R. and I spend the afternoon strolling downtown, window
shopping, dipping into stores, trying things on. I talk about my creative
drought. She talks about studying for finals. We lock arms, hold hands. Like
old friends.
This never happened between my mother and me.
“I’m not your friend. I’m your mother,” my mother would proclaim during
our hateful fights, when she was drunk, and I was as nasty and disrespectful
as a teenager can be; before she finally lost her temper and smacked me
across the face. She never apologized, never considered that
she may have been wrong. She just issued this slogan. It was her warning shot: Remember
who I am and watch your step.
By the time I was 14, letting my mother touch me was out of
the question. We’d be shopping or crossing a street and she’d surreptitiously inch
her hand across my back and try to curl her arm around my waist to pull me
close. This may have been her plea for forgiveness; her demonstration of love. But
the minute I felt her fingers on my waist I’d stiffen and withdraw; widen the space
between us and keep walking, rejecting her and reigniting her anger.
I wanted to love
her, as every child loves its parent.

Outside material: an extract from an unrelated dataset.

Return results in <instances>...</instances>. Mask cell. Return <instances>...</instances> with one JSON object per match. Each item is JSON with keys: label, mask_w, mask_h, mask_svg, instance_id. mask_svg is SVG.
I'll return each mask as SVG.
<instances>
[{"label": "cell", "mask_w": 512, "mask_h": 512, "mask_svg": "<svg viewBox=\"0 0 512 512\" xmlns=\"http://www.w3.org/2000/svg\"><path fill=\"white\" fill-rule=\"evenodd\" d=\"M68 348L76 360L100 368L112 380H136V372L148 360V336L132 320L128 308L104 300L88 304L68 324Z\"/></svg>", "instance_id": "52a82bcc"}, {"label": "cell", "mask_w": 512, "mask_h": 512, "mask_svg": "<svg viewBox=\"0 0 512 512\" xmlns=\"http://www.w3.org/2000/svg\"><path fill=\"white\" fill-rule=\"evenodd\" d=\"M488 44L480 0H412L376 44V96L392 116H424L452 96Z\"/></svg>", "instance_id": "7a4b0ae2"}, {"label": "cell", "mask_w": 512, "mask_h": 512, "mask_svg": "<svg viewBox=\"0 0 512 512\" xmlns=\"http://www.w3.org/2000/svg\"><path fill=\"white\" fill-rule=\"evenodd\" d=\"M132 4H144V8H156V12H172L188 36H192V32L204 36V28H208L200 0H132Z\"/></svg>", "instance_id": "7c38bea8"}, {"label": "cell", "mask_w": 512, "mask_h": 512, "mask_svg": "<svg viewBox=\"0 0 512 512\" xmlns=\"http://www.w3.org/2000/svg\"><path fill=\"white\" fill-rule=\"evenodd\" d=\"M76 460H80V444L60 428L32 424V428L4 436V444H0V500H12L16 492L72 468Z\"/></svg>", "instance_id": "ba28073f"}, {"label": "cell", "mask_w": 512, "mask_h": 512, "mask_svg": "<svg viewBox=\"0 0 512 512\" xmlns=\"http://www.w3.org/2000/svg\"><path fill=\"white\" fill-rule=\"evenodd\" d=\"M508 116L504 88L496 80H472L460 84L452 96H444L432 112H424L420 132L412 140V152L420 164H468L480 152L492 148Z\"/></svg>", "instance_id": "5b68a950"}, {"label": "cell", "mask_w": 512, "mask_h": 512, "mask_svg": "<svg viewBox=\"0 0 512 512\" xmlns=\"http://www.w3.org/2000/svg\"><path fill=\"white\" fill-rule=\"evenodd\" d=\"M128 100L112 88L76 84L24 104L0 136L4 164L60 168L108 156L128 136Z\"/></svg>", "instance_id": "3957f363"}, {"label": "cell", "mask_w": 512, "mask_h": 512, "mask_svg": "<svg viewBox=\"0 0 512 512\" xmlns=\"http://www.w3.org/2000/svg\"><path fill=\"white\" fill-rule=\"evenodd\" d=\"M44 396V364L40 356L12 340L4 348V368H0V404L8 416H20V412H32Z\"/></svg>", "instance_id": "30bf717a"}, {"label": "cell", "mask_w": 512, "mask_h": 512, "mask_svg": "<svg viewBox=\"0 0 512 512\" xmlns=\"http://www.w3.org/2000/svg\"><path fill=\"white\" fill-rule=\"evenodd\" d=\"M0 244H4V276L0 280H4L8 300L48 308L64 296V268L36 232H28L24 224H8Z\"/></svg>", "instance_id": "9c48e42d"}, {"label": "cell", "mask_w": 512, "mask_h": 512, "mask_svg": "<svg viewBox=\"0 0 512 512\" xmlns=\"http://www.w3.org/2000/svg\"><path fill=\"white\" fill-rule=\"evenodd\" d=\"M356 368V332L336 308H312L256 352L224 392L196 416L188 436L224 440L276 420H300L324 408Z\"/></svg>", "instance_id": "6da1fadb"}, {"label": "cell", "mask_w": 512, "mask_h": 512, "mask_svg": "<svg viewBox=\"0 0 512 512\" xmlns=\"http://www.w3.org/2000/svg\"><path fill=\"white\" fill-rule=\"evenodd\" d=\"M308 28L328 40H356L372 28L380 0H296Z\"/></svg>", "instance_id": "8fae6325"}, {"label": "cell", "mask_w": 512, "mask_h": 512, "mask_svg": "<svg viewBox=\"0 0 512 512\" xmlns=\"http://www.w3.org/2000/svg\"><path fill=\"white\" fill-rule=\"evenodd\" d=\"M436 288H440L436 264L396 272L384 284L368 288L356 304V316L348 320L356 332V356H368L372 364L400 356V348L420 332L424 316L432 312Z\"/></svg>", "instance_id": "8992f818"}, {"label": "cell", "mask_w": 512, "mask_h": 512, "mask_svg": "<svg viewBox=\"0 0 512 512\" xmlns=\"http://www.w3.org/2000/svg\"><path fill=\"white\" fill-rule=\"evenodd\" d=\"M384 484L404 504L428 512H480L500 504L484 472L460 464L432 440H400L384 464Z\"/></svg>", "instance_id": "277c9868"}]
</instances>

But she channeled enough pain and bitterness into rage toward me, that whatever love I once felt became a phantom limb; a shard of fossilized bone.
Only now, 20 years after her death, do I think of my mother
with compassion, probably because she’s not here.
I’m sorry she didn’t live to see me marry and have
children. I’m sorry she didn’t get to know R. and E. or see the bond we have. I’m
sorry she didn’t get to know me, the mom, who always apologizes to my kids when
I am wrong. I’m sorry, but I don’t miss her.
A fierce clap of thunder splits the downtown sky and the
ensuring downpour gives R. and me a delicious excuse to keep shopping. School ends next week and she moves back home for a few
months. Our boundaries will shift then, and we’ll needle each other, no doubt.
Until then, I bask in her love and the love of my family; a love I'd never imagined.
On the corner, near her dorm, R. wraps her arms around me
and says, “You’re the best mom ever.”